For the entries below, print exactly the lines between the line holding "phylum: Chordata" and the line holding "Label granularity: sequence-level.", inclusive, and nothing else.

Exercise data Start Marker

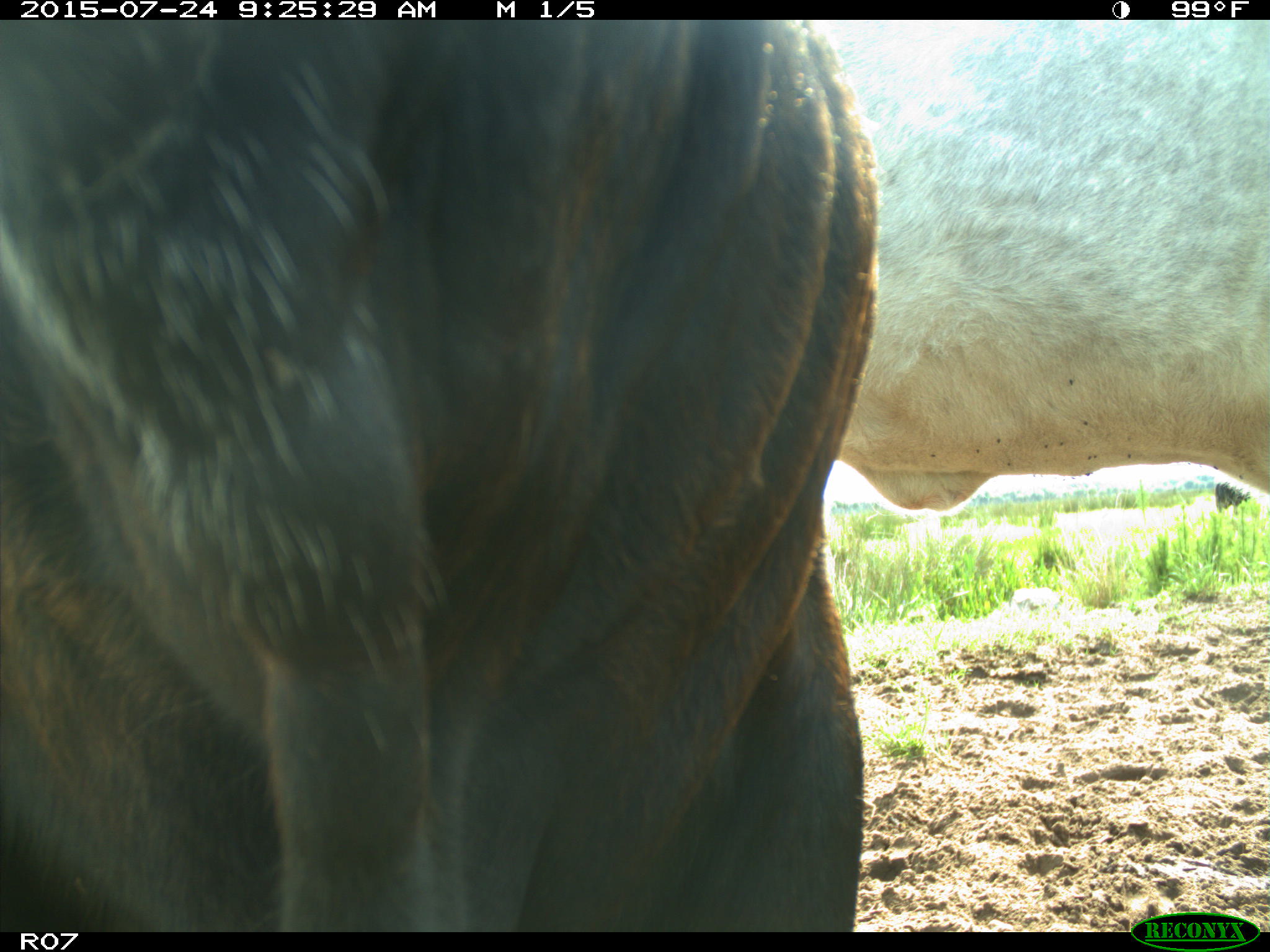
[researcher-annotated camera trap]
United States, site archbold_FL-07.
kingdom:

Exercise data End Marker
Exercise data Start Marker

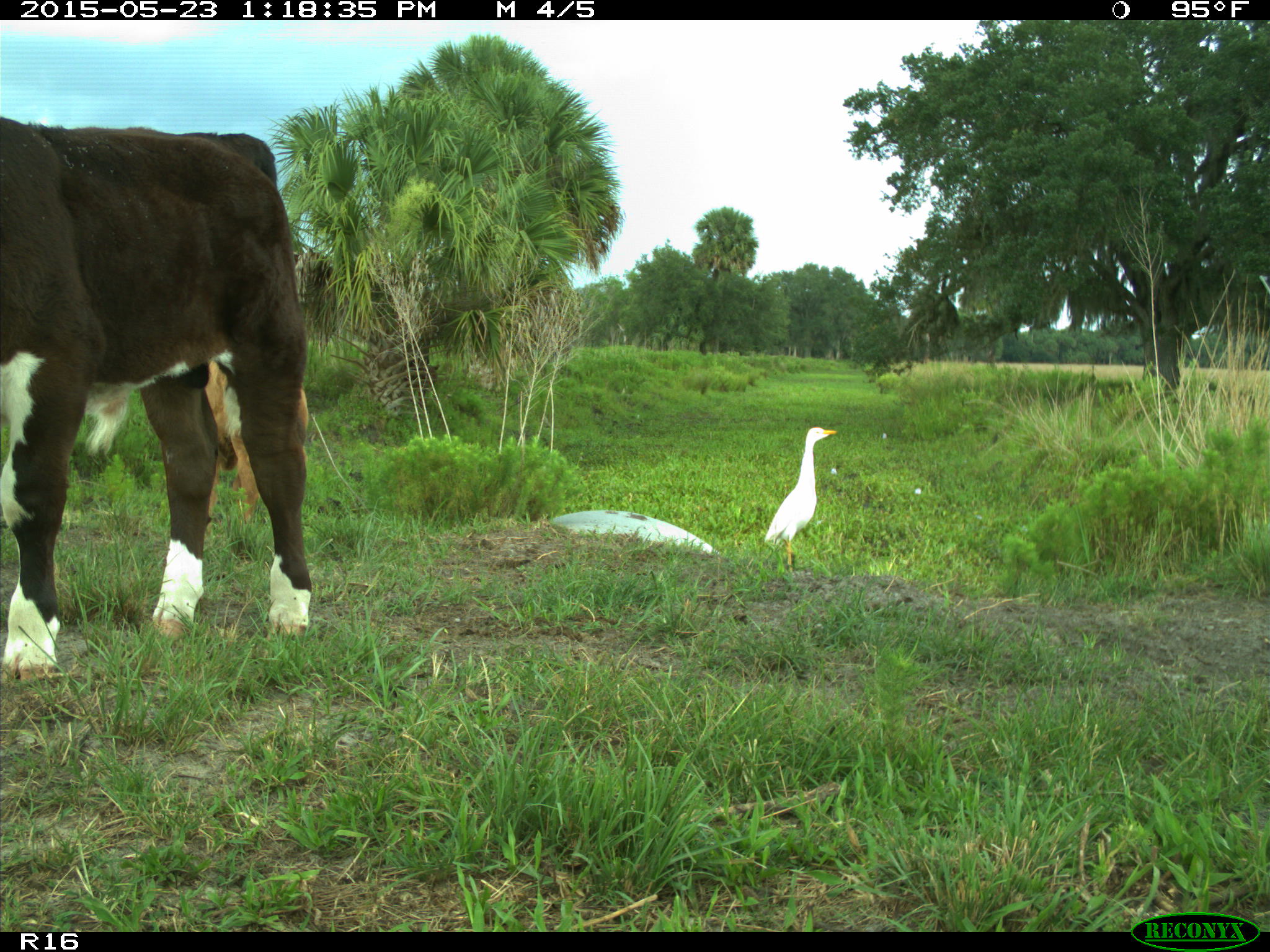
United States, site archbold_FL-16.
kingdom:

Exercise data End Marker
Exercise data Start Marker

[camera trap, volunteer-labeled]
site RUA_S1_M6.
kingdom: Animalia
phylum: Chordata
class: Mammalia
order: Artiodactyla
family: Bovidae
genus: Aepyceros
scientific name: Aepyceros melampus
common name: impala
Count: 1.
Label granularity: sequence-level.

Exercise data End Marker

Response:
phylum: Chordata
class: Mammalia
order: Artiodactyla
family: Bovidae
genus: Aepyceros
scientific name: Aepyceros melampus
common name: impala
Count: 1.
Label granularity: sequence-level.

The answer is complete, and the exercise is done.